I wonder if he immediately fell over. :)
finish the sentence, stupid.
+ when he dropped the keg. You know, since the big toe = balance.
I would think so. In that "O HOLY SHIT PAIIIIIN" sense of the reason, at least...
he can always think of new and interesting stories to tell people why his big toe is gone. I mean, that's what *I'd* do if I were missing a toe or something. Keep several stories around to tell people when they ask. I'm just saying. ;)

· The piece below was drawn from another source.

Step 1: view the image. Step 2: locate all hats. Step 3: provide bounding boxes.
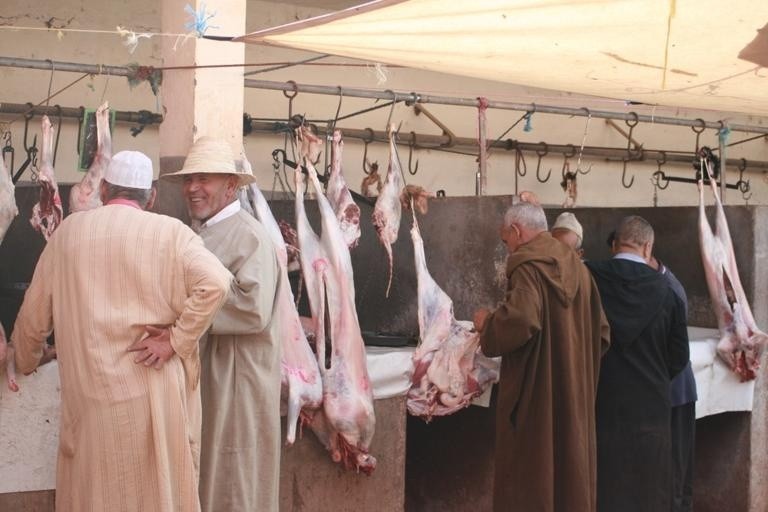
[550,211,584,244]
[159,136,256,187]
[103,149,154,191]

"How'd you lose your toe?"
"Knife fight with a rival frat."
"How'd you lose your toe?"
"Escaped lemur at the Houston Zoo."
See, and he should tell stories that are blatant lies, 'cause "so there was this rabid beer keg, right" stories just don't have the same... je ne sais quois.

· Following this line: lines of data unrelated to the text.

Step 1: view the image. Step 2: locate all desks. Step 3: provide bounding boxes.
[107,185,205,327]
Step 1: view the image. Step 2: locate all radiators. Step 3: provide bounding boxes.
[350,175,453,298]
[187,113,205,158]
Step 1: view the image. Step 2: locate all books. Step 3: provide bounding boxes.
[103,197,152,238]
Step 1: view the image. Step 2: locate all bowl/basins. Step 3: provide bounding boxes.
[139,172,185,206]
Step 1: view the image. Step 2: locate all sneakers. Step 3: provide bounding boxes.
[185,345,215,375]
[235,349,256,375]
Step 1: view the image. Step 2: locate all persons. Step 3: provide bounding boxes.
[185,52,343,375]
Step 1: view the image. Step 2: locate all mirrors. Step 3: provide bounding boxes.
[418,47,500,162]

One of my mom's classmates has a piece of her earlobe missing, where they apparantly had to remove a cyst or something like that. Problem is, when she mentions that, suddenly people want to know what caused the cyst, did it hurt, etc.
So now when asked, she says a guy ripped it off her ear during a gunpoint robbery in an alleyway. Every time she is asked again in a short time period, she comes up with a more elaborate version of the story. Apparantly having a chunk of your ear ripped out by a robber is less interesting than having it taken out by a surgeon.
Apparantly having a chunk of your ear ripped out by a robber is less interesting than having it taken out by a surgeon.
wait wait wait. I read that wrong the first time... weeeird (no, honestly), that the truth is more interesting.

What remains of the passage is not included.